How stability targets keep your apps on the mark

James Smith

Should applications be released when we don’t know how stable the user experience is? The obvious answer is the right one: of course not.

Application stability is the most important metric that software companies can use. Yet many organizations don’t measure stability at all. Or, if they track errors, this information isn’t used by engineering and product organizations to make informed development decisions.

Stability is the metric everyone should know and use

Today, many DevOps teams track “error rates,” which is the inverse of stability. And that’s great! It’s helpful to know what your error rates are and how often your apps are failing.

However, this data is often not visible to other parts of the organization, which is why other teams may view it as something outside their purview. Nothing could be further from the truth.

Stability is a metric that everyone—and I do mean everyone—should care about. From top to bottom, stability should be discussed on a regular basis and used as a common language between teams to answer the all-important question: do we build new features or fix bugs?

In short, stability bridges the gap between product and engineering teams, but it also consolidates business decisions across all teams in the organization. Win-win.

If your goal is to release high-quality apps that customers will use and enjoy (obviously), then it’s time to add stability scores and targets to your arsenal. Here’s how.

Step 1: Address the missing link in your metric stack.

To measure stability, you must collect and analyze data. If you can’t use your data, there’s no point in having it. That means your first step is to ensure measurement tools are in place. By adopting a stability management and error monitoring tool like Bugsnag, you can metricize and analyze your stability with ease.

In case you’re wondering, there is precedent for measuring stability. You already talk about uptime and availability of applications, right? Stability follows the same logic. Think about the metric stack in the context of building a new car:

  • Does my car have wheels? (Is my infrastructure available?)
  • Do I have any flat tires? (Is my application working?)
  • Is my car fast? (Is my application performant?)

Stability answers the second question and demonstrates where the rubber hits the road. Quite frankly, none of these questions represents something that only DevOps should care about. Developers care. Product owners care. And we all know customers will care if their tire blows out during their first test run.

Step 2: Align behavior and decisions with stability targets.

With a stability monitoring tool in place, you can easily see your application’s stability scores, which are calculated using real-time error rates and sessions data. These scores give you the percentage of successful app interactions in each release.

Then the fun begins. You’re in the driver’s seat with tools like Bugsnag that allow you to set your own goals and targets for stability.

The best way to consider stability targets is to think about the behavior you want to encourage and how to best enable your teams to agree on what action needs to be taken next. That means setting two numbers: critical stability and target stability.

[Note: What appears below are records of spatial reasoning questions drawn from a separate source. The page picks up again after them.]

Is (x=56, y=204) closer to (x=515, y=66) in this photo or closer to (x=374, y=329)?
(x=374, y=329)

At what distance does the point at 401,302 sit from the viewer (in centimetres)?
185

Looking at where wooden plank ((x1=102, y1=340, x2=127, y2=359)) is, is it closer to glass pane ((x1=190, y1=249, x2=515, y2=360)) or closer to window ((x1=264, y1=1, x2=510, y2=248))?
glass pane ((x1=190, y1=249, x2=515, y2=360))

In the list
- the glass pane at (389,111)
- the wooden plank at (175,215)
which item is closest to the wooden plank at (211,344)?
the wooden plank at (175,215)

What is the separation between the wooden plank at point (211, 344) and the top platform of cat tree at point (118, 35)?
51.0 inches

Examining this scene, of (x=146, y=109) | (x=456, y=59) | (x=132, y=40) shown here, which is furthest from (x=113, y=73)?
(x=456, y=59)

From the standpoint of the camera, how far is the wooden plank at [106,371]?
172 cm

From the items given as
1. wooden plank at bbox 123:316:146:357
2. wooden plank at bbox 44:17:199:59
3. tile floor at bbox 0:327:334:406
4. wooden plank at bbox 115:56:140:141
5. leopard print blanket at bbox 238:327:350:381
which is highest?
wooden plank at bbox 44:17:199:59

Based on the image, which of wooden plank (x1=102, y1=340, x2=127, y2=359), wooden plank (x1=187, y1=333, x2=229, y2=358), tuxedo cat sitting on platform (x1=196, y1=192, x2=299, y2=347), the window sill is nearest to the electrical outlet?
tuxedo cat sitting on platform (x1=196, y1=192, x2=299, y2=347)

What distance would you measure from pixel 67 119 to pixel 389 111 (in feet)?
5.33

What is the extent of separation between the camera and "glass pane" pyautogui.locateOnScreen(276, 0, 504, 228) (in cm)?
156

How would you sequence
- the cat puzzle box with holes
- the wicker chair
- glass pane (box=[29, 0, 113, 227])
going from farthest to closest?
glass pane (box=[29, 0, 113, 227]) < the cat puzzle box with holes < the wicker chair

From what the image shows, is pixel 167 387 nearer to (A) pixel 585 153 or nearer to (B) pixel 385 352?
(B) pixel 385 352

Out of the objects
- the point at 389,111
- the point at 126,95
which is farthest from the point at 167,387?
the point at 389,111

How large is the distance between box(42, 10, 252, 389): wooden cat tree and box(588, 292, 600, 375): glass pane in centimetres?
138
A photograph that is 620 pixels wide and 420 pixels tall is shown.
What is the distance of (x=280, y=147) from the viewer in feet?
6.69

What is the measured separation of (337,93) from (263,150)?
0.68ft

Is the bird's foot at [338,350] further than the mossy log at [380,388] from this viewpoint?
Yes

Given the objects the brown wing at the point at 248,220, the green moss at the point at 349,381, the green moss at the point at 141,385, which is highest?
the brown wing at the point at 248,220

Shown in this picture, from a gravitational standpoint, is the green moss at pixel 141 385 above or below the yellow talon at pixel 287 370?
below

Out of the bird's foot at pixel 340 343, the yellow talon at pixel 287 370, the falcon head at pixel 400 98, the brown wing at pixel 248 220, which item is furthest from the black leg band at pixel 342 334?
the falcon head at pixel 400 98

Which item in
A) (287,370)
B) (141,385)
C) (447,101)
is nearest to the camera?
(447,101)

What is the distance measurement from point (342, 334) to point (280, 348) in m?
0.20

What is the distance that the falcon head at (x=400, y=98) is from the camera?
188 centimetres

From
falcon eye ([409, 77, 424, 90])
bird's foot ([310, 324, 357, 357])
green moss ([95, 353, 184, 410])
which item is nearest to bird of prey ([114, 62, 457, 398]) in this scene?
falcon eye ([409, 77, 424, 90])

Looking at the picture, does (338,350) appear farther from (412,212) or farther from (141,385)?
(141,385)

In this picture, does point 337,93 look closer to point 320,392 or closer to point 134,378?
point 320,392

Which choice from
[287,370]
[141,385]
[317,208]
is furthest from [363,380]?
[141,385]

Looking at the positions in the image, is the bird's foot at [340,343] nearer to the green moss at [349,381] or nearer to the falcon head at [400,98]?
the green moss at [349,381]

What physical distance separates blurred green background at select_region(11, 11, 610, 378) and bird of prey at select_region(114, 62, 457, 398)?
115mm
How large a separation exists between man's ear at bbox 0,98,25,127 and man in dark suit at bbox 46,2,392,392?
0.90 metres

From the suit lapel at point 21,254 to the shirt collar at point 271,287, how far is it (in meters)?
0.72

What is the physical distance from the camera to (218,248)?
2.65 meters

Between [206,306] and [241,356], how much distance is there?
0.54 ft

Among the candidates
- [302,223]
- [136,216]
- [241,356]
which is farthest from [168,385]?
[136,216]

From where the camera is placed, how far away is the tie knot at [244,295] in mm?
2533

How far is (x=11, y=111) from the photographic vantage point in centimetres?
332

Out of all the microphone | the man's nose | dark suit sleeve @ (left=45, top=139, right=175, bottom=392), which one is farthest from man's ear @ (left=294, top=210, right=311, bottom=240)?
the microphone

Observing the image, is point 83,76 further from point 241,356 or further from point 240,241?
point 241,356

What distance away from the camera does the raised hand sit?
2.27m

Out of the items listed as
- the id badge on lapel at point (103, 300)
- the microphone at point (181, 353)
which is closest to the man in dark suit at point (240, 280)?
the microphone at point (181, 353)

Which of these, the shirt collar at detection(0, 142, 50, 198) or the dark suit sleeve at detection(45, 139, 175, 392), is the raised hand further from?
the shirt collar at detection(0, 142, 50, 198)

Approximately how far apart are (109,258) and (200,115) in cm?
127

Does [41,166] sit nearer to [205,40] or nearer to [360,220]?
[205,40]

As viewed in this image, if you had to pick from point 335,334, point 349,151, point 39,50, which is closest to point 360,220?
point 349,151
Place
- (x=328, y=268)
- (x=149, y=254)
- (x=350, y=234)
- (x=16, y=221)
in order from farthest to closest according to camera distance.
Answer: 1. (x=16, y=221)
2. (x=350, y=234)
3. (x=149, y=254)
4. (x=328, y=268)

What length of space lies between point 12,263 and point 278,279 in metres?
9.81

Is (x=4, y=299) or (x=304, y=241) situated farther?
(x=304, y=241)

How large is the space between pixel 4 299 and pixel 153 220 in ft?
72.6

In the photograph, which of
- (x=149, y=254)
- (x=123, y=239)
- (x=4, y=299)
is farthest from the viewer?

Critical stability: drop everything and fix

Let’s go back to our car analogy. If you produce one thousand vehicles, and one percent of your customers immediately get flat tires, you’ll have ten angry customers on your hands. Do you think that’s too many customers to potentially lose?

The same principles apply in software. We know there will always be bugs (and that’s okay, by the way, so the real question is: how many bugs is too many?

The answer to that question will help you determine your critical stability- your team’s SLA. For example, if you set 99 percent as your critical stability, that means a full one percent of your customer base is experiencing problems when you hit this lower threshold. Since there’s a one-to-one mapping between stability and customer happiness, you can assume these customers are having a bad experience and will likely drop your app.

This critical stability target should be an easy number to rally around.

It’s the point where your whole team agrees that the product’s on fire and needs attention immediately.

Every engineer stops what they are doing, halts their work on building new features, and fixes bugs.

Target stability: balance when to fix bugs vs build features

If critical stability is your “sh*t is on fire” moment, then target stability is your aspirational goal. It’s your SLO - a metric that many organizations communicate externally to set appropriate user expectations.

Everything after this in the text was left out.